The median age (95% CI) in years for the entire population was 57 (54 - 60) years, with males on average older (60 [53 - 67]) than females (56 [52 - 60]). Table 1 shows patients and disease characteristics. More females than males (65% v 35%), breast cancer, lung cancer, colorectal cancer, and pancreatic cancer were the most common primary tumor sites. In 31 patients, MP was performed at initial diagnosis, while in 69 heavily pretreated patients, it was done upon disease recurrence or progression.
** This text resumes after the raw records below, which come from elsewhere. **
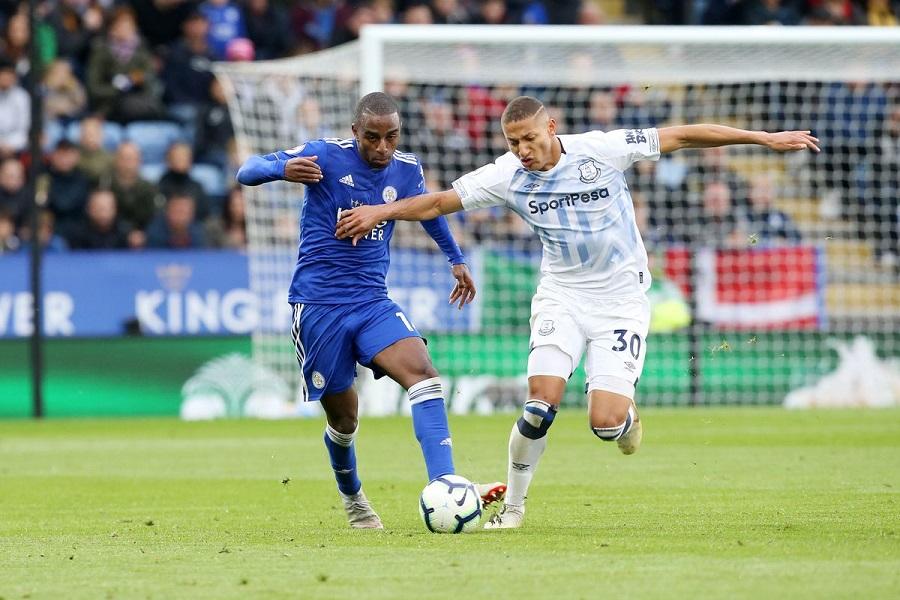 Soi kèo tài xỉu Leicester vs Everton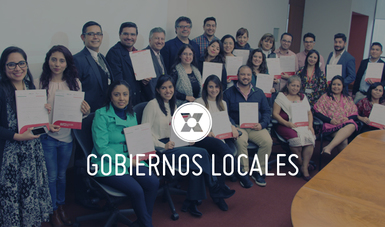 El evento tuvo una duración de tres días y reunió a representantes de la Ciudad de México, Guerrero, Hidalgo, Nayarit, Nuevo León, Oaxaca, Veracruz y Zacatecas.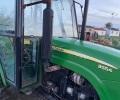 约翰迪尔B554拖拉机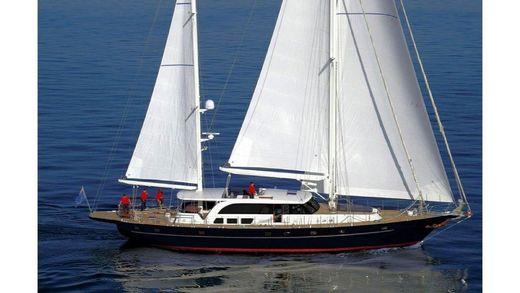 1980 Jongert Steel Aluminium Sailing Yacht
The median interval (95% CI) between initial diagnosis and the MP was 10.2 (6.1 - 17.7) months. Table 2 depicts the summary results of the performed molecular testing. Almost a quarter of the tumors showed PD-L1 expression of >1%, and an Immunohistochemistry (IHC) positivity for CD 8, while microsatellite instability and tumor mutational burden of >10 megabases were uncommon, 2% and 3%, respectively. In 90% of the tested tumors, one or more aberrations were identified by NGS, while in 50 tumors were tested by IHC for protein expression, 41 showed one or more aberrations. Table 3 shows most of the identified aberrations with TP53, PIK3CA, and RAS mutations being the most frequently detected.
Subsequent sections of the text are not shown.